THE INPUT:
________________

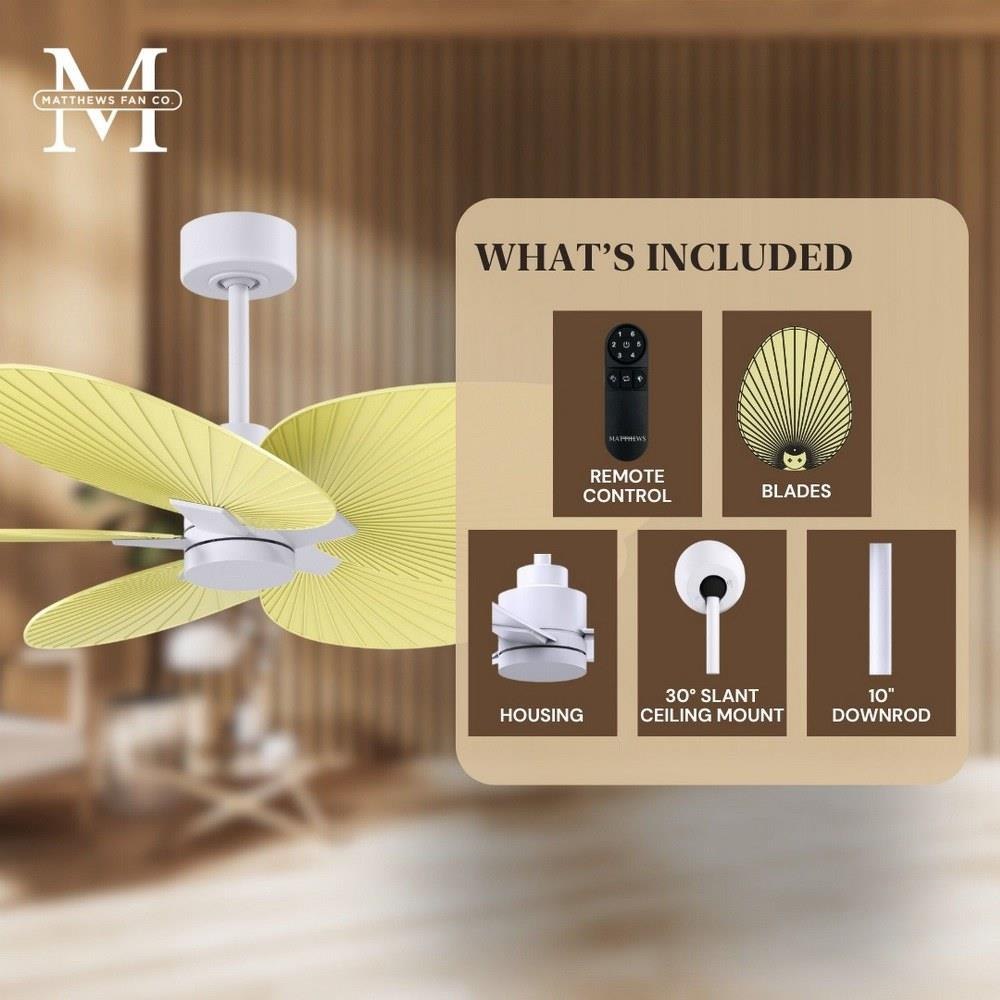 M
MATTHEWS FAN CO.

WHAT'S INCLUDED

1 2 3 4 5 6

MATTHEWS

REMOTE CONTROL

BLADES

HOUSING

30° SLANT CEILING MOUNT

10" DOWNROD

________________

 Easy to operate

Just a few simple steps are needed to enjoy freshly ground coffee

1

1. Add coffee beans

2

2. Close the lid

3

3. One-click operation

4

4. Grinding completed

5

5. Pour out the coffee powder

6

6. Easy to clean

________________

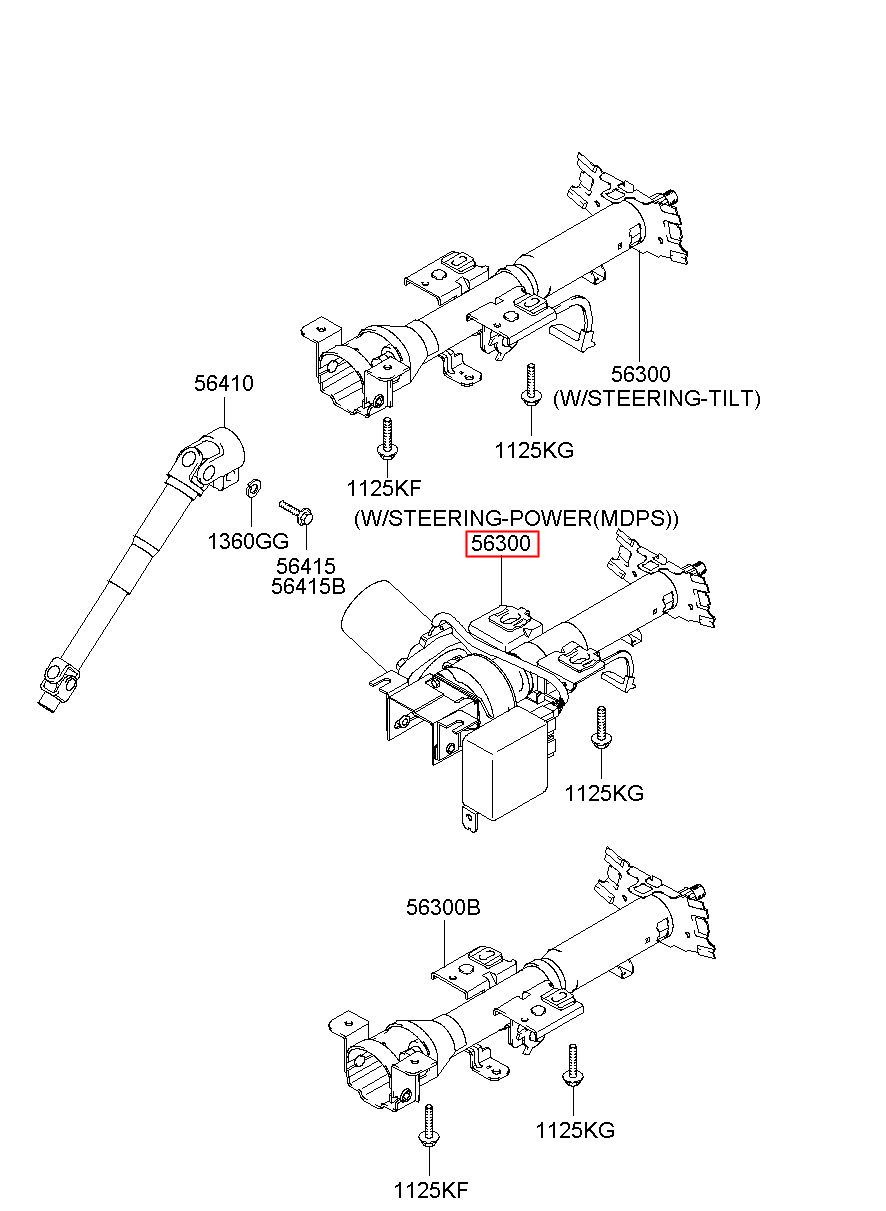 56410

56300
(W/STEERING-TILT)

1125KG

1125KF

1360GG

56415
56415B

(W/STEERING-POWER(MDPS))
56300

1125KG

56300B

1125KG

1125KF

________________

EXERCISE GOAL: The lines above may hold the string "STEERING". Say how many do, and give only that number.

TASK OUTPUT: 2